I have a feeling Priya is already driving, because the response is garbled into incomprehensibility, which is what tends to happen when she uses the dictation feature. The London-born, Boston-raised Paris resident has a drifting accent anymore, and it confuses the hell out of her phone.

“Once the ME gets here, we should get you to a clinic,” Kearney informs me, standing and stripping off her gloves.

“Huh?”

“There’s grave dirt on your bandage, and it looks like your burns are seeping through the gauze. It’s not a great combination.”

Right. “Brooklyn accidentally popped some of the blisters. And does it really count as grave dirt if there’s no decomp?”

“Probably not, but you know why I’m not going to care about that just this minute?”

“Because dirt is dirt and it doesn’t belong in open wounds?”

“Good girl.”

Burnside reaches out to pat Kearney’s shoulder. “Our little Kitten. Right where she belongs.”

She tries to hiss at him, but because she’s laughing, it comes out as a sneeze.

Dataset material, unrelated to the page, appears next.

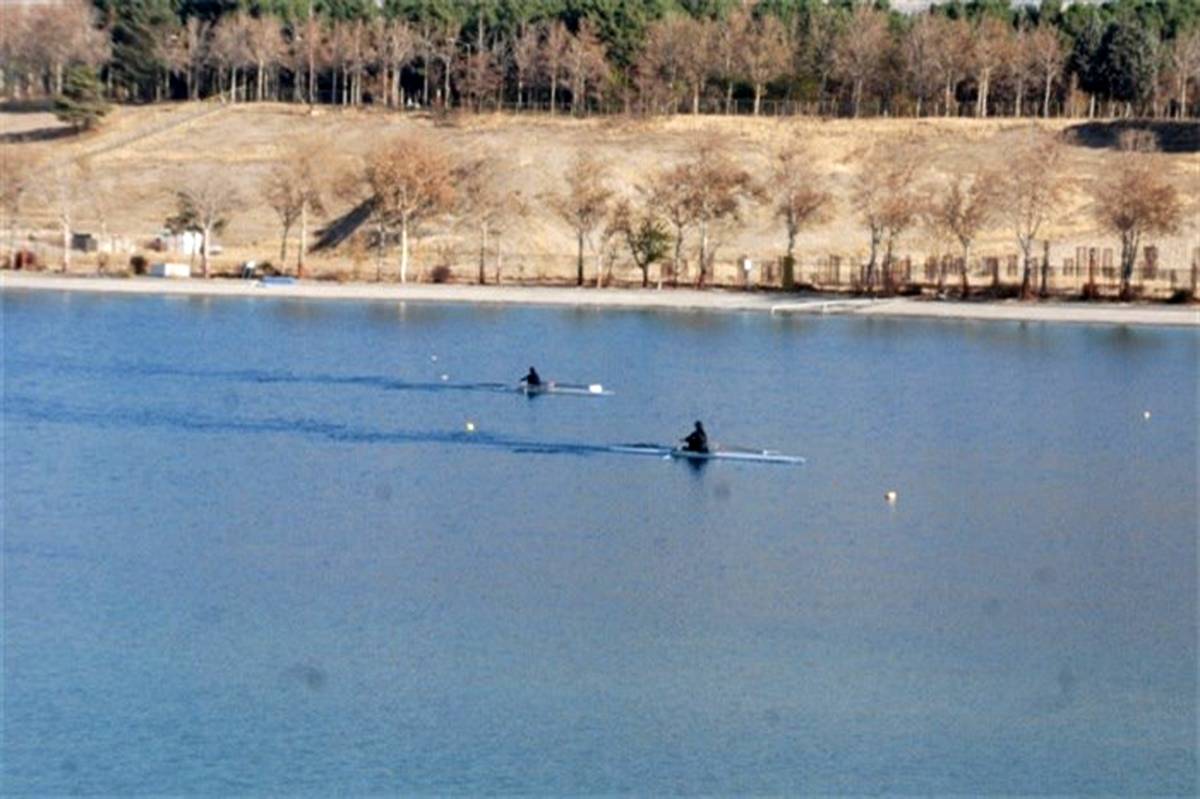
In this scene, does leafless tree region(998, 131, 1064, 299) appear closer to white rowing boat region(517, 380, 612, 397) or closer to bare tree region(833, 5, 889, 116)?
white rowing boat region(517, 380, 612, 397)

I look at the sad bundle of what was once an active little girl. Given the aneurysm, it’s entirely possible she would have died within the last year no matter what. But she wouldn’t have spent that year scared and sick and locked away. She would have been buried properly, with her family and her own name, not hidden away. She would have died as Kendall.

Not as Lisa.

“We’ll get you home soon, sweetheart,” I whisper.





25

It does not surprise me in the least that when Jenny’s minivan pulls up outside the hospital, it is Bran, not Priya, behind the wheel. He’ll deal with it when it’s Vic driving, but he really is a terrible passenger.

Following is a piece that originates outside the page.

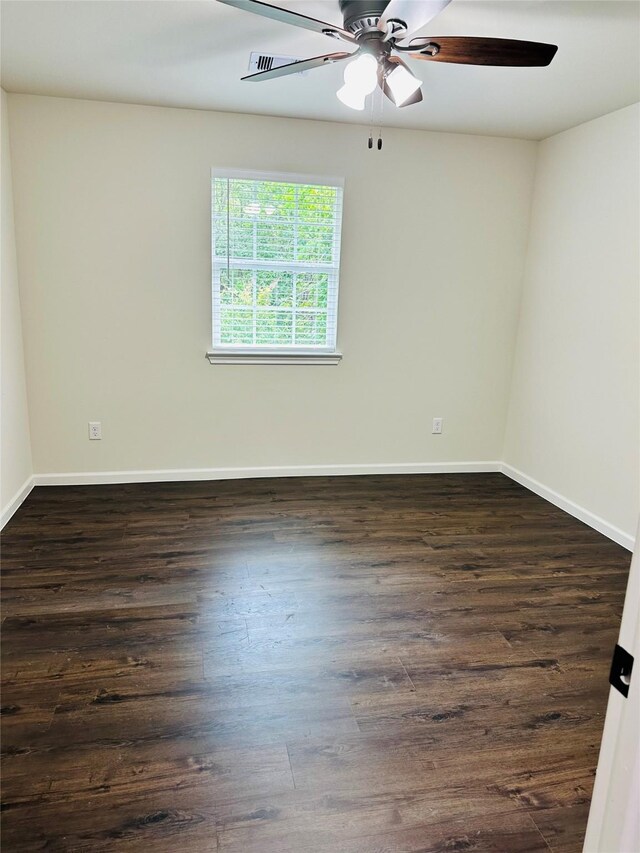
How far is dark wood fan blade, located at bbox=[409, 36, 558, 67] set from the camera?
1869 mm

“Tampa is in the high seventies and low eighties, and Omaha might get snow,” Priya reports, waving at Kearney through the window as I slide into the middle row of seats. Ian is stretched across the back, fast asleep and wearing his sunglasses. “Accordingly, you have a bizarrely packed bag.”

“Sounds about right.”

“I’ll take care of your rent check tomorrow. Stupid of them to make it so difficult.”

“Thank you.” Before buckling in, I lean forward to tug on one of Bran’s curls. “How are you holding up?”

“Stubbornness is a useful tool. Why are we picking you up from the hospital?”

“Cleaning out the blisters that popped and changing the bandage that got dirty.”

He gives me a long look in the rearview mirror but doesn’t comment.

“Are Inara and Victoria-Bliss going to be okay tonight?”

Priya wriggles in the seat until she can see both me and Bran. “I think so. Before this year, the get-togethers were mostly for Keely’s sake. They’re sad about the girls who died, of course, and angry, and any number of things, but it’s also the night that saved their lives. The memories have weight, but they’re not suffocating under them. With Keely stretching her wings, they came here, because why wouldn’t we come here when we can? Actually, I think they’re excited to hand out candy to the kids. They’ve never done it before.”

“They don’t get trick-or-treaters in New York?”

“No, all the kids in their building have an event at their school, for safety.”